Жить с ним было странно, как в другом измерении. Я привык к суете — звонки поставщиков, гудки машин на трассе, крики рабочих на складе, когда я сам таскал коробки, чтобы не терять темп. А тут время тянется, как резина, медленно, вязко, и ничего не происходит. Утром я просыпаюсь от того, как он топает в своих стоптанных тапках по скрипучему полу, варит кофе в турке, потом уходит в огород — копает картошку, чинит забор, подрезает яблони, которые уже лет десять не плодоносят, но он их не рубит. Я сижу за столом, листаю сайты с вакансиями на старом ноуте, пытаюсь понять, кем теперь быть — бизнесмен из меня вышел никудышный, на складе вкалывать не хочу, в такси идти тошно, а больше я ничего не умею, кроме как договариваться с людьми, которые потом тебя кидают. Он возвращается к обеду, ставит миску с варёной картошкой, молча ест, а я смотрю на него и думаю: "Как он так может?". Иногда я срывался, не выдерживал этой его тишины, которая давила, как бетонная плита. "Отец, скажи хоть что-то, я тут с ума схожу!" — орал я, швыряя ложку на стол, а он поднимал глаза, кивал и говорил что-то вроде: "Докажется само". И я не знал, злиться мне или смеяться, потому что он, похоже, правда верил, что всё само устаканится, а я в это уже давно не верил.

Но жить надо было дальше. Я устроил себе угол в маленькой комнате, где раньше спал подростком — кровать скрипит, матрас продавленный, но спать можно. Утром варил себе кофе, смотрел, как отец уходит в огород, и думал, что он, может, прав — сидеть сложа руки смысла нет.

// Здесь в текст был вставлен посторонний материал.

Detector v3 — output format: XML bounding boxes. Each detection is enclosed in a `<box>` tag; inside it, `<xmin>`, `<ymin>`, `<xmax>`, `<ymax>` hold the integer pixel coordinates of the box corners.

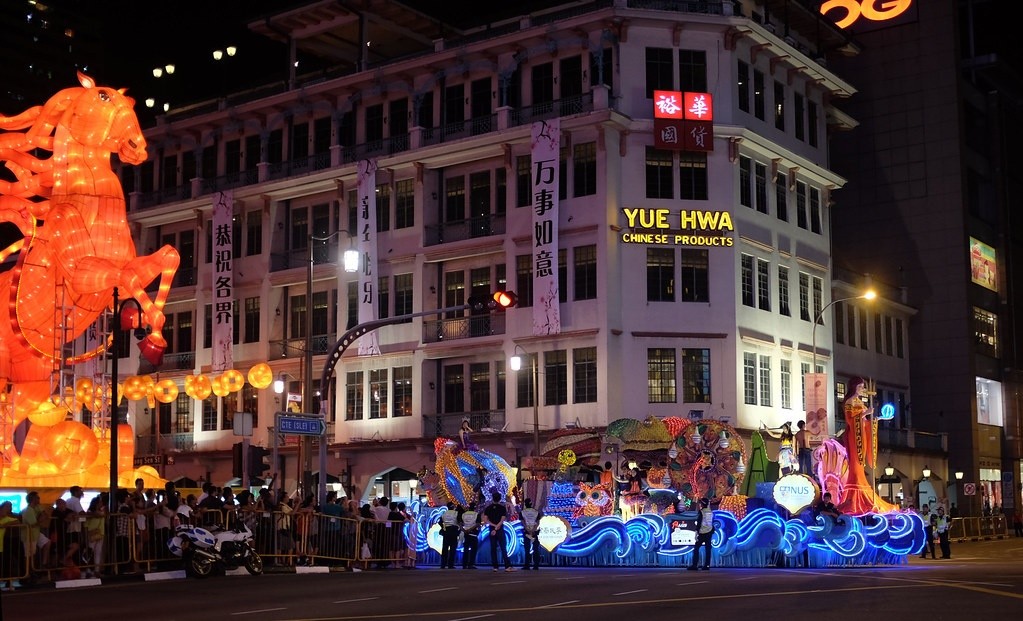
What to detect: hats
<box><xmin>446</xmin><ymin>502</ymin><xmax>455</xmax><ymax>508</ymax></box>
<box><xmin>699</xmin><ymin>498</ymin><xmax>709</xmax><ymax>506</ymax></box>
<box><xmin>469</xmin><ymin>502</ymin><xmax>477</xmax><ymax>508</ymax></box>
<box><xmin>935</xmin><ymin>507</ymin><xmax>945</xmax><ymax>512</ymax></box>
<box><xmin>922</xmin><ymin>503</ymin><xmax>929</xmax><ymax>508</ymax></box>
<box><xmin>524</xmin><ymin>498</ymin><xmax>532</xmax><ymax>505</ymax></box>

Через неделю я нашёл работу — удалённо, писать инструкции для какого-то сайта про технику, платят копейки, но хоть не надо вставать в шесть и тащиться через полгорода. Сижу, стучу по клавишам, пишу про то, как собрать стиралку или починить утюг, а он рядом, как обычно, молчит — то чайник чинит, то газету листает, то просто сидит у окна и смотрит на улицу, где ничего не происходит, кроме того, как соседский пёс лает на ворон. Я привык к этому ритму, но тишина всё равно жгла — она была не пустая, а тяжёлая, как будто в ней пряталось что-то, чего он не хотел мне показывать.

А потом случилось то, что всё перевернуло. Однажды вечером я полез в шкаф за одеялом — ночи стали холодные, а батареи ещё не топили, — и наткнулся на старую коробку, потёртую, с надписью "семья" на крышке, выведенной маминым почерком. Я вытащил её, открыл, и на меня посыпались фотографии: он с мамой на свадьбе, молодые, смеются, она в белом платье, он в дурацком костюме с широкими лацканами; я маленький, на трёхколёсном велике, ору от радости; какие-то выцветшие открытки с поздравлениями, билеты на поезд до Омска, где мы когда-то ездили всей семьёй. "Отец, это что?" — спросил я, держа фото в руках, а он подошёл, посмотрел и вдруг заговорил. Не буркнул, как обычно, а заговорил — тихо, но долго, будто прорвало плотину: "Это мы с твоей мамой в семьдесят девятом, только поженились, я тогда на завод устроился, а она в библиотеке работала. А тут ты первый раз на велике поехал, чуть в овраг не свалился, я тебя еле поймал". Я замер, слушал, как он рассказывает — про их с мамой молодость, про то, как они мечтали дом построить, но так и не собрали денег, про завод, где он проработал двадцать лет, пока его не закрыли, про то, как после её смерти боялся, что я его брошу, уеду и не вернусь. Впервые за годы он вывалил мне всё, что держал внутри, и я понял, что его тишина — это не пустота, а способ держать себя в руках, чтобы не развалиться.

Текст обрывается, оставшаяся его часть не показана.